A sustentabilidade segundo a Bíblia, por Gianfranco Ravasi
«Sendo criados pelo mesmo Pai, estamos unidos por laços invisíveis e formamos uma espécie de família universal, uma comunhão sublime que nos impele a um respeito sagrado, amoroso e humilde» (papa Francisco, “Laudato si’”, 89).
Mesmos os cientistas, do seu ponto de vista – muitas vezes não escutados pelos políticos e desmentidos por comportamentos quotidianos dos cidadãos – reiteram que estamos no interior de um único e grandioso ecossistema, que o químico britânico James Lovelock denominou com o termo de matriz grega Gaia, a Terra, considerada como um único organismo vivo.
Não é por acaso que o termo “natura” deriva do verbo “nascer”, evocando algo de vivente, e é sugestivo recordar que, sempre na língua do classicismo grego e do Novo Testamento, o vocábulo “physis” (que gerou o nosso “física”) descende do verbo “phyein”, que significa “respirar”.
Infelizmente, são muitos os atentados que a civilização contemporânea comete contra esta unidade admirável, na qual «há sempre alguma coisa de maravilhoso», como afirmava já no século IV a.C. Aristóteles, o célebre filósofo grego. Também o sábio bíblico do II século a.C., dito Sirácida, escrevia: «Quanto são amáveis todas as obras do Criador! E delas apenas uma centelha se pode observar… Todas as coisas são duas a duas, uma diante da outra, Ele nada fez de incompleto» (42,22.24).
«O mundo é um belo livro, mas de pouco serve a quem não sabe lê-lo», escreveu o comediógrafo setecentista Carlo Goldoni.
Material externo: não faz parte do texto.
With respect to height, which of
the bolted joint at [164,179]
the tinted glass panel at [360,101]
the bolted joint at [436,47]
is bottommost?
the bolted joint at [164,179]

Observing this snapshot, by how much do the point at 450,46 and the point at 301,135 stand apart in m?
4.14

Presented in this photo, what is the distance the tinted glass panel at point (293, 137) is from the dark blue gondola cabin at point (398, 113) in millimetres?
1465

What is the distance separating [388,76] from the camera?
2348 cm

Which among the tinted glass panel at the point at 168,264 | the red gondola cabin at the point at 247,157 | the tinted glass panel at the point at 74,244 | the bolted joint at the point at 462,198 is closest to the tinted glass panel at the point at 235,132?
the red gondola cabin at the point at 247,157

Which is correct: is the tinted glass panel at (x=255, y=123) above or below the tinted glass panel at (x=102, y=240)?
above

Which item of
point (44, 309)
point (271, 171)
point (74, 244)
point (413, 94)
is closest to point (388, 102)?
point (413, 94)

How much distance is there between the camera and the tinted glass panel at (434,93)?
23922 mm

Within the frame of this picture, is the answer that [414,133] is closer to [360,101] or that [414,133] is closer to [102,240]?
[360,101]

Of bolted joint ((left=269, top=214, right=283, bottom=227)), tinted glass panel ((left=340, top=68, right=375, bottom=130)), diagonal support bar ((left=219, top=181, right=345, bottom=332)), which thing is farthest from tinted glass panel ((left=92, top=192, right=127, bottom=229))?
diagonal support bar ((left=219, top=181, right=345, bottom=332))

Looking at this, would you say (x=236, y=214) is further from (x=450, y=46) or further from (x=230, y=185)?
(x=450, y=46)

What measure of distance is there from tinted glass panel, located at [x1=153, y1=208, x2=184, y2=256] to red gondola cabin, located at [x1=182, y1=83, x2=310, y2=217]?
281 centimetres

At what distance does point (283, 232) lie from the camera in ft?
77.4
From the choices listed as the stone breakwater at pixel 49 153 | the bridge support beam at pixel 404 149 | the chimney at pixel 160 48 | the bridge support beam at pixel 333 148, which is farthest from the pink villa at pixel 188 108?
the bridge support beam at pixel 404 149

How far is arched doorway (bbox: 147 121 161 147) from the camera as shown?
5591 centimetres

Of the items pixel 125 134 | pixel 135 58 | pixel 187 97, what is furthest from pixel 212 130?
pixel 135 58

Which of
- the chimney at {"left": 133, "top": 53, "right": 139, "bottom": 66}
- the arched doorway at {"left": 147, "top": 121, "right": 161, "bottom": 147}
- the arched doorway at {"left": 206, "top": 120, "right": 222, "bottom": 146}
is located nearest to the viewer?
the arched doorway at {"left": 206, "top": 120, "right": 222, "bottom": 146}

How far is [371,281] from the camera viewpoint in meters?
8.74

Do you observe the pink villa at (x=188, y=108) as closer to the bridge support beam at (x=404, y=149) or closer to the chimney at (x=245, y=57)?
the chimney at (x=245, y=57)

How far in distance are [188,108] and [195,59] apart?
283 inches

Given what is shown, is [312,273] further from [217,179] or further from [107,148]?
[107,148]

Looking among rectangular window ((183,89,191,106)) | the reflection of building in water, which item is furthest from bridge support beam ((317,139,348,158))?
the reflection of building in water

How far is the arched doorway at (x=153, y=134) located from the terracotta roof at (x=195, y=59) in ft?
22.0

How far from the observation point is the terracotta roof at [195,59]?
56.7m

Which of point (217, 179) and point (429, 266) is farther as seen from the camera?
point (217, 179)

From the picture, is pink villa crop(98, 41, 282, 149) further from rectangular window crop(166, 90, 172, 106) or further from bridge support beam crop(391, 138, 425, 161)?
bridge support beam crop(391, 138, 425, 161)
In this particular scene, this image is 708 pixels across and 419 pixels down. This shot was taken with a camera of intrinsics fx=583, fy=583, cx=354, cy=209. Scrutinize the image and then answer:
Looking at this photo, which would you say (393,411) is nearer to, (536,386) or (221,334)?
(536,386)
E a admiração que se experimenta ao folhear as suas páginas não floresce só ao contemplar o cosmo, mas também o microcosmo (pensemos apenas em quanto a ciência descobriu no interior das partículas mínimas da matéria.
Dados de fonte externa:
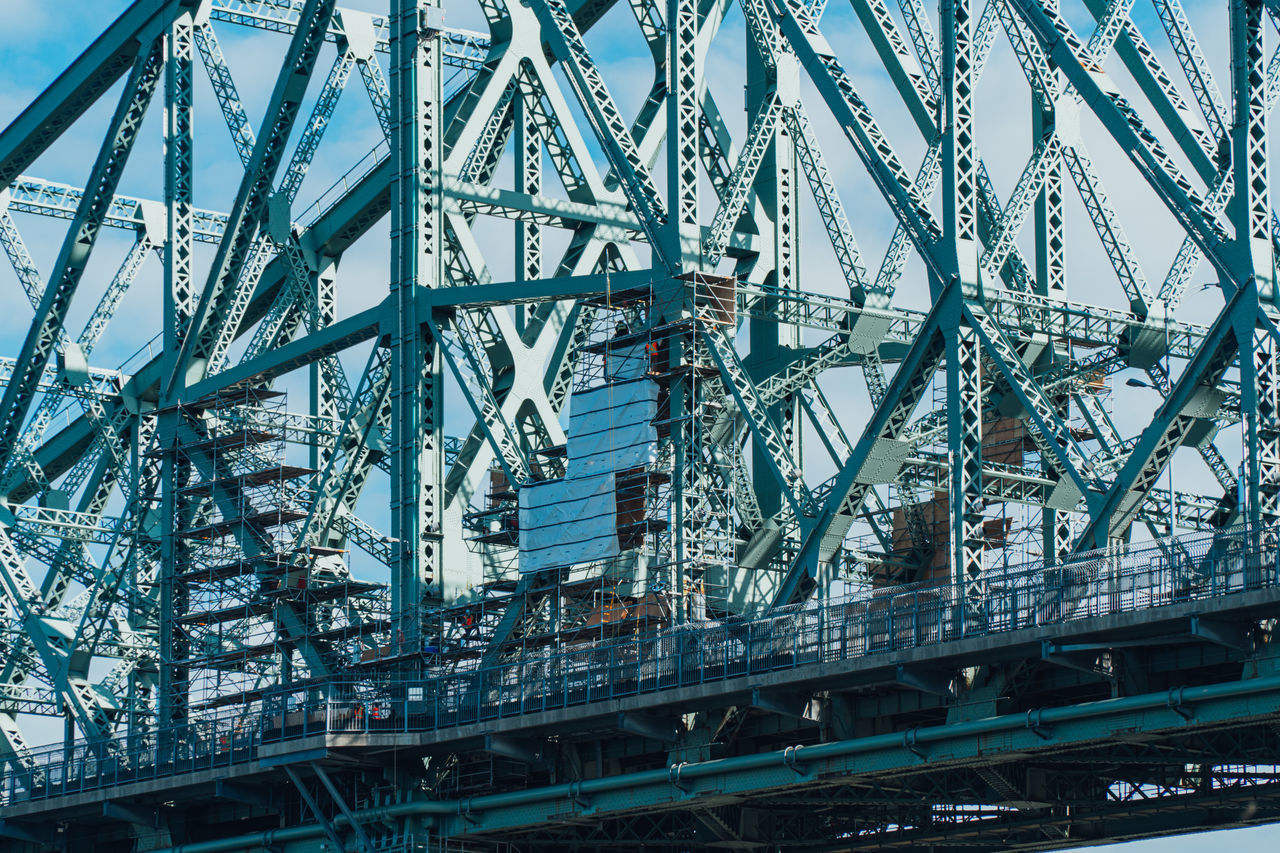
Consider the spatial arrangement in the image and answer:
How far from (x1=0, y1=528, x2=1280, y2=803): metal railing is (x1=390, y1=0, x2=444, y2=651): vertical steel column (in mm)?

Há uma palavra que enche as bocas, mas deixa indiferente as mãos e, portanto, o empenho das pessoas: sustentabilidade. Obviamente o termo equivalente não existe das Sagradas Escrituras, mas o conceito está presente e foi desenvolvido pela própria tradição cristã. No interior da “Laudato si’” ressoa pelo menos uma dúzia de vezes. A Palavra de Deus condena repetidamente a exploração insensata e egoísta dos bens que Deus destinou universalmente à humanidade.
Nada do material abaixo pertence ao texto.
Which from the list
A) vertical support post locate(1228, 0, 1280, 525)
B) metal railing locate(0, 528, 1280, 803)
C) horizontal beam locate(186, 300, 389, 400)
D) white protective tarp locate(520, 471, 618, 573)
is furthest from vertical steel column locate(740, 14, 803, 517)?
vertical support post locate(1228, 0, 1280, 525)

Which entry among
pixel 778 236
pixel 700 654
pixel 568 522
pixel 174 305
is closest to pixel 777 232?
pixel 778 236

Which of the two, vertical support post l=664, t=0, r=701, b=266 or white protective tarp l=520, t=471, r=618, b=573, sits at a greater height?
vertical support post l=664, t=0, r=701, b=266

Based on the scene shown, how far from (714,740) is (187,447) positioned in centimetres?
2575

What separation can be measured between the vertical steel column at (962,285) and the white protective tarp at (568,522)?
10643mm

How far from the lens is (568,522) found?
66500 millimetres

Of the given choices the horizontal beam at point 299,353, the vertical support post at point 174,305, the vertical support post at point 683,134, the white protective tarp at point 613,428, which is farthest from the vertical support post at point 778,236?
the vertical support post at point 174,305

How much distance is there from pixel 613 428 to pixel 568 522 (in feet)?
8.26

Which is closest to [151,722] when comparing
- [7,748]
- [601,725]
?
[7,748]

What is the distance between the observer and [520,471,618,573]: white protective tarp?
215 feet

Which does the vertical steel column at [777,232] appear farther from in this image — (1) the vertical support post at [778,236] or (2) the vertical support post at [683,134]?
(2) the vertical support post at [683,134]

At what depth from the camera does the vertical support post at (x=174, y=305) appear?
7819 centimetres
Esses bens são açambarcados só por alguns poucos ou desperdiçados insensatamente: pense-se na dispersão da água, ou na fome do mundo quando um terço dos alimentos é objeto de descarte, ou no fenómeno do denominado “overshoot”, através do qual se começam a consumir produtos e energias terrerstres destinados ao ano seguinte já nos primeiros meses do ano anterior, com um excesso que ignora o futuro.
Na parábola do rico que se banqueteia até à náusea e do pobre Lázaro que se tem de contentar com os restos lançados fora (cf. Lucas 16,19-31) está a síntese simbólica deste drama.